Godiamo di questa apertura sul blu, prima di percorrere stradine e vicoli di questa città fortificata, dai bastioni imponenti: un’isola catalana all’interno della più grande isola della Sardegna. Eredità catalano-aragonese, rintracciabile nelle sue mura e torri, ma anche nella lingua algherese ancora parlata e che troviamo persino nelle indicazioni bilingui delle strade. Strade che percorriamo con lo sguardo all’insù, attenti nell’osservare i dettagli nelle facciate dei palazzi, tra bifore e portali murati e che nei particoli architettonici e architettonici ci richiama all’istante la Catalogna. Chiamata Barcelloneta – “la piccola Barcellona”- dai suoi abitanti, Alghero è, infatti, un luogo straniante, dalle mille suggestioni, echi di vicende antiche che ci rimandano a una storia molto particolare. Dopo essere stata contesa tra Genovesi e Pisani, nel giugno del 1354 il Re d’Aragona Pietro IV si presenta nella rada di Alghero con più di 90 galere e dopo mesi di assedio, Alghero diventa catalana. Gli abitanti originari vengono espulsi, mentre la città è ripopolata con genti provenienti dalla Spagna. Ha così principio la storia catalana di Alghero ((XIV-XVIII), la storia di una Città Fortezza iscritta intorno alle sue mura che, seppur oggi parzialmente demolite, rappresentano l’identità del luogo e i cui antichi camminamenti offrono indimenticabili panoramiche sul mare, soprattutto al tramonto.

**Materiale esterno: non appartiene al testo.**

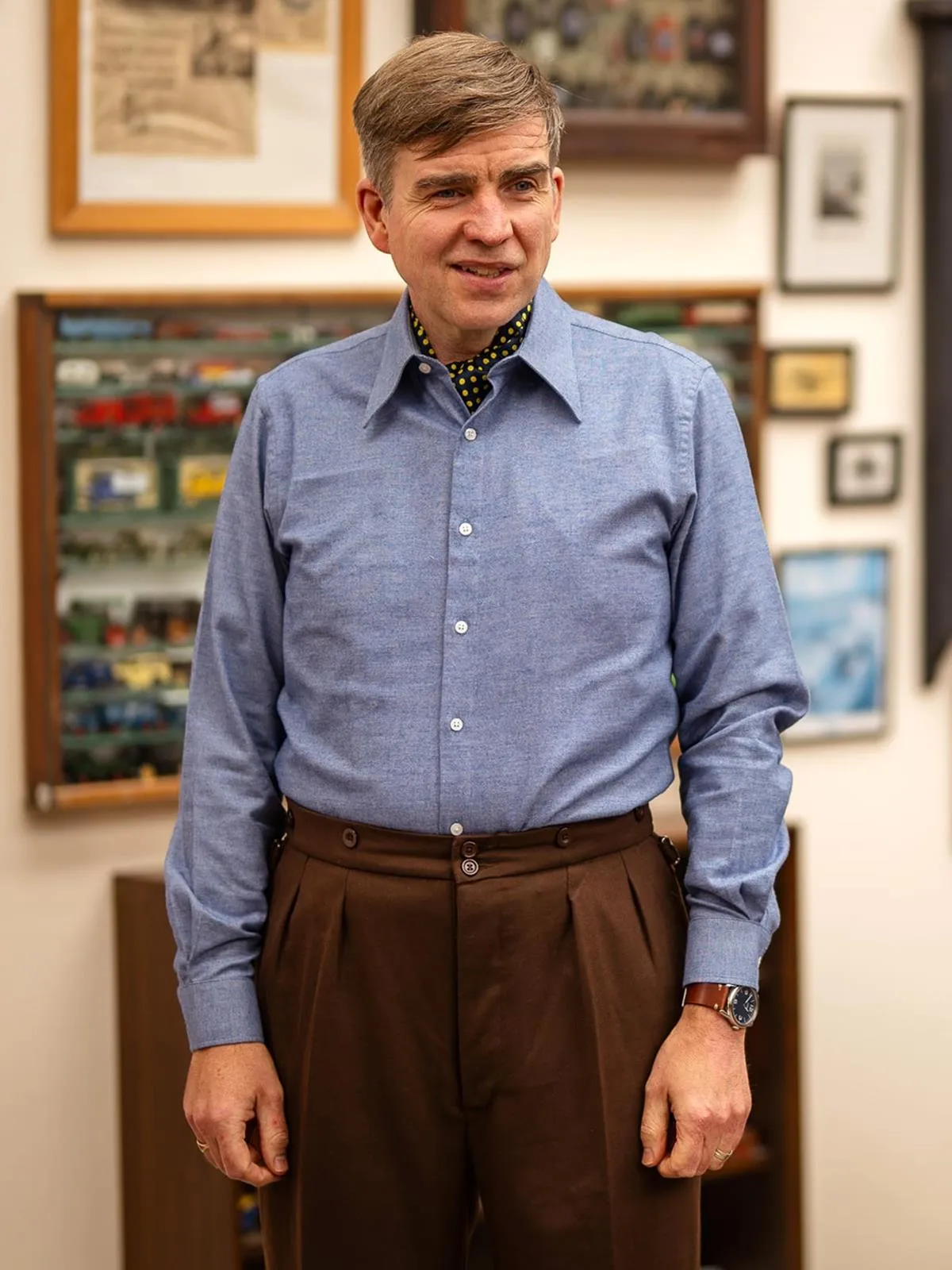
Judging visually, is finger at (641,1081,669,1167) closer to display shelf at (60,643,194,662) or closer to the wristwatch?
the wristwatch

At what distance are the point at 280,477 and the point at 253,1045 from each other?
58 cm

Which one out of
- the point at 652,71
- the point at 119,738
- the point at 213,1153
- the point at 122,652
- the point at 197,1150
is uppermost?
the point at 652,71

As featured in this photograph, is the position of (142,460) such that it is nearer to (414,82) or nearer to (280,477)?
(280,477)

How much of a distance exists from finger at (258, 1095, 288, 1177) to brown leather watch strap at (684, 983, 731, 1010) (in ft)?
1.42

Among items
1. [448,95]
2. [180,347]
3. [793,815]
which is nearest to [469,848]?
[448,95]

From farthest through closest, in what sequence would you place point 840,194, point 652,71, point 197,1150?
point 840,194
point 652,71
point 197,1150

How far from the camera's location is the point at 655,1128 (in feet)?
5.43

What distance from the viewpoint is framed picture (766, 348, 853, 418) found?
3.10m

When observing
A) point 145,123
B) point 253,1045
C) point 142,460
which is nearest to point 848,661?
point 142,460

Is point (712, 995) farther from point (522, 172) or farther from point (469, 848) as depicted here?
point (522, 172)

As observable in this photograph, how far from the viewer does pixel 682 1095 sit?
1.64m

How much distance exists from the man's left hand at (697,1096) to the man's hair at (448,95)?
85 cm

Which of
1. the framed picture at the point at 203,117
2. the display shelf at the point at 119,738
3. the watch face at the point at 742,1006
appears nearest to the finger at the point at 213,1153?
the watch face at the point at 742,1006

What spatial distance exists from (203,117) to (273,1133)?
165 cm
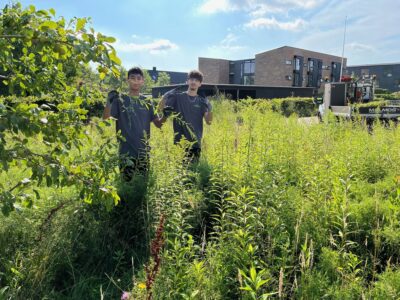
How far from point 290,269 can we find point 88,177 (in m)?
1.66

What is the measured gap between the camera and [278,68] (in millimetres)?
45125

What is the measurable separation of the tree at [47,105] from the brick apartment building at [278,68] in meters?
45.1

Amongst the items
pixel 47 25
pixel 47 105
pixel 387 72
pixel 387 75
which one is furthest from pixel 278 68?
pixel 47 25

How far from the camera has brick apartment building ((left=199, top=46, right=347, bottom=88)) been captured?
148 ft

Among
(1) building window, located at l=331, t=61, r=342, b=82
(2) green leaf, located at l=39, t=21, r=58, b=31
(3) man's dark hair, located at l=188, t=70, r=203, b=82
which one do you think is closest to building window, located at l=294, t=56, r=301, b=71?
(1) building window, located at l=331, t=61, r=342, b=82

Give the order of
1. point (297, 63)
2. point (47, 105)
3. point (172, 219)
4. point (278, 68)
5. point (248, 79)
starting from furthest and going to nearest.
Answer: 1. point (248, 79)
2. point (297, 63)
3. point (278, 68)
4. point (172, 219)
5. point (47, 105)

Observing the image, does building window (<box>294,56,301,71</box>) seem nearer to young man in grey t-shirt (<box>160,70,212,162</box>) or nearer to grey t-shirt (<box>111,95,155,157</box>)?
young man in grey t-shirt (<box>160,70,212,162</box>)

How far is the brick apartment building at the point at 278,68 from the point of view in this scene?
A: 45.0 m

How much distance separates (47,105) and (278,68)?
46436 mm

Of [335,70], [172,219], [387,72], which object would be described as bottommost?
[172,219]

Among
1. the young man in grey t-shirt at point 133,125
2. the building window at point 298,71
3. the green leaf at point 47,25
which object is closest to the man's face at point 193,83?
the young man in grey t-shirt at point 133,125

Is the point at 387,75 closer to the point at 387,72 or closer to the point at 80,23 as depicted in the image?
the point at 387,72

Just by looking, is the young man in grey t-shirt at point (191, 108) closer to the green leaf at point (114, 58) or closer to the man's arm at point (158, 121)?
the man's arm at point (158, 121)

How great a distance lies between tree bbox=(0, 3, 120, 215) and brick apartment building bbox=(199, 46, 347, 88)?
148 feet
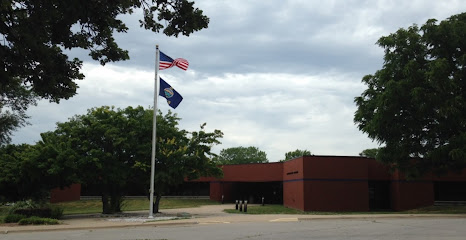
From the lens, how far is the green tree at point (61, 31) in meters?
7.82

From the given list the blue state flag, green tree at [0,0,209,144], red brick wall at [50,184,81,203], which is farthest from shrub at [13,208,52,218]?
red brick wall at [50,184,81,203]

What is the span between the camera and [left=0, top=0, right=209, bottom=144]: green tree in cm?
782

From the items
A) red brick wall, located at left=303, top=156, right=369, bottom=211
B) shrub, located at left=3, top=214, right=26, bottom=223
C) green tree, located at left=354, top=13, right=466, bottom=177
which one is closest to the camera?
shrub, located at left=3, top=214, right=26, bottom=223

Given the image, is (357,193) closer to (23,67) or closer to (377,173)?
(377,173)

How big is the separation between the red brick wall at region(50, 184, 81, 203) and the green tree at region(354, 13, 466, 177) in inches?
1121

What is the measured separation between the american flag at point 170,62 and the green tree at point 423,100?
12.7 metres

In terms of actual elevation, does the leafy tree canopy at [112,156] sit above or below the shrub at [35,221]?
above

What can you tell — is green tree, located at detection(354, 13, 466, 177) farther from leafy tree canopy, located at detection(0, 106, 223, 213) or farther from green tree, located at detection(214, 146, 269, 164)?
green tree, located at detection(214, 146, 269, 164)

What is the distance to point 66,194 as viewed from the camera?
42156mm

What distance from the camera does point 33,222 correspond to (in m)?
19.7

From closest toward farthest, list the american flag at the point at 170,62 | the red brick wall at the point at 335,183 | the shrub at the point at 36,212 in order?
the shrub at the point at 36,212
the american flag at the point at 170,62
the red brick wall at the point at 335,183

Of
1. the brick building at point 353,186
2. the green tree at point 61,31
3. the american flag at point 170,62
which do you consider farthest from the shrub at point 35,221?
the brick building at point 353,186

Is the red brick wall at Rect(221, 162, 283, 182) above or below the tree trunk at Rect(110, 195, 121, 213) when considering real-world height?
above

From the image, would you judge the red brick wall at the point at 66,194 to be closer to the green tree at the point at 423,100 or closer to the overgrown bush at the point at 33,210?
the overgrown bush at the point at 33,210
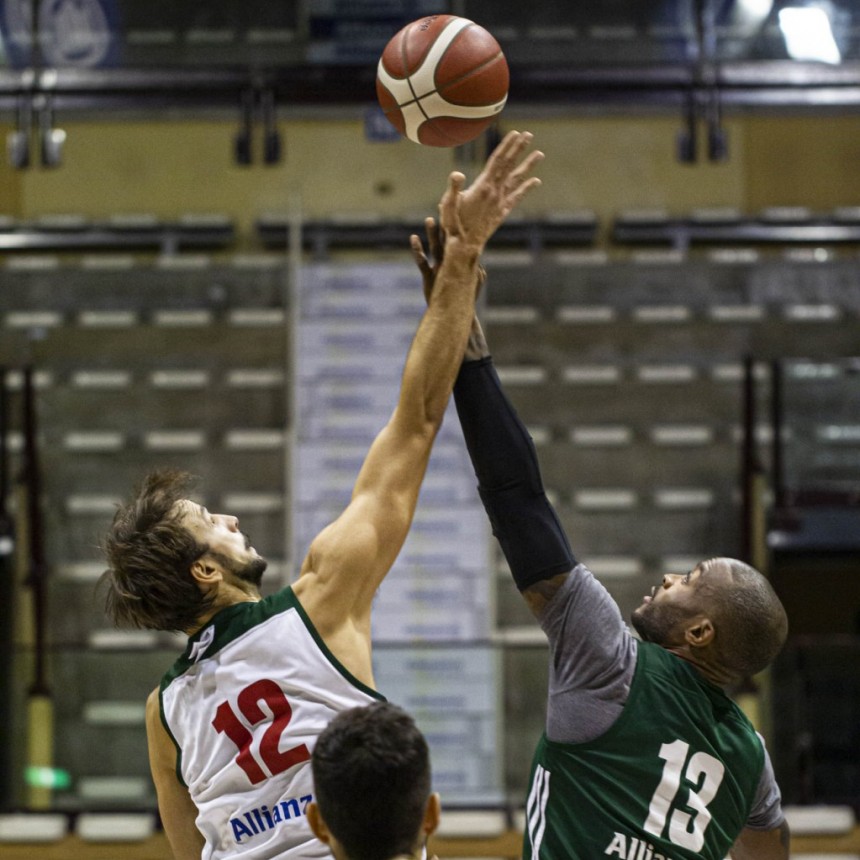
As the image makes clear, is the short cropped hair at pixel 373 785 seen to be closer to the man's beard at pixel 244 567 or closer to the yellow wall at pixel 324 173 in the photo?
the man's beard at pixel 244 567

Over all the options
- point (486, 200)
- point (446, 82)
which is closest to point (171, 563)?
point (486, 200)

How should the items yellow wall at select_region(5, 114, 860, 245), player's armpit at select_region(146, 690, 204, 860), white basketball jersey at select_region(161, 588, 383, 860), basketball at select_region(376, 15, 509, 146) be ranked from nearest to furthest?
white basketball jersey at select_region(161, 588, 383, 860)
player's armpit at select_region(146, 690, 204, 860)
basketball at select_region(376, 15, 509, 146)
yellow wall at select_region(5, 114, 860, 245)

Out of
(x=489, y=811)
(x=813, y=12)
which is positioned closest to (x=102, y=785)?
(x=489, y=811)

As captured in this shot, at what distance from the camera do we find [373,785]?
1.55 m

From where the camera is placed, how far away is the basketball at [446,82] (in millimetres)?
2600

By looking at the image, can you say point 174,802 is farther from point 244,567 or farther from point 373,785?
point 373,785

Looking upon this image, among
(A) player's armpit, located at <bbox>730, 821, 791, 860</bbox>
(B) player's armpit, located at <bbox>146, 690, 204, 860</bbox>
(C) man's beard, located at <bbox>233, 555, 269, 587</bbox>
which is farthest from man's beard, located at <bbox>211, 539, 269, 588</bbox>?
(A) player's armpit, located at <bbox>730, 821, 791, 860</bbox>

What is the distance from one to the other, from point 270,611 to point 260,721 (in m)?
0.17

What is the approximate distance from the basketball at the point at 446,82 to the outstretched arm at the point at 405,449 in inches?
16.6

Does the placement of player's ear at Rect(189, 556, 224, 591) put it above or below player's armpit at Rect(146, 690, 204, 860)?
above

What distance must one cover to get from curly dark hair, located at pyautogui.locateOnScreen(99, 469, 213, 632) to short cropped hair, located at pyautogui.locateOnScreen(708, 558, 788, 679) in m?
0.83

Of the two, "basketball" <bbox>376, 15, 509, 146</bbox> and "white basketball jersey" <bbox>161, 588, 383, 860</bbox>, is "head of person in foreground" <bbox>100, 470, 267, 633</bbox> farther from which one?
"basketball" <bbox>376, 15, 509, 146</bbox>

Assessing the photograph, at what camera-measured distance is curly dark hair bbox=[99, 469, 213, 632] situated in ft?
6.91

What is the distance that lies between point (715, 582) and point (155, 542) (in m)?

Le stratificazioni culturali e architettoniche si susseguono, disegnando un palinsesto che unisce anche influenze gotiche e rinascimentali. Molti sono i luoghi da visitare, dalla Cattedrale di Santa Maria, esempio di architettura gotico catalana alla chiesa di San Francesco con il suo chiostro del XV secolo fino ad arrivare alla Piazza Civica dove si affacciano i palazzi storici, quelli che un tempo sono state le sedi rappresentative della città. Alghero è storia, ma anche tradizione. Come quella legata alla pesca e alla lavorazione del Corallium Rubrum, un aspetto identitario del luogo, nonché una delle principale risorse del mare algherese, quel tratto di costa denominato non a caso Riviera del Corallo. Il Museo, ospitato presso la Villa Costantino, ci racconta storie e tecniche artigiane legate all’Oro Rosso, importante simbolo culturale, ancora oggi così prezioso e importante per l’economia del luogo. I preziosi manufatti ci parlano di profondità marine, del coraggio dei pescatori che ancora oggi si immergono con rispetto e di una manualità tecnica, fatta di estro e sapienza.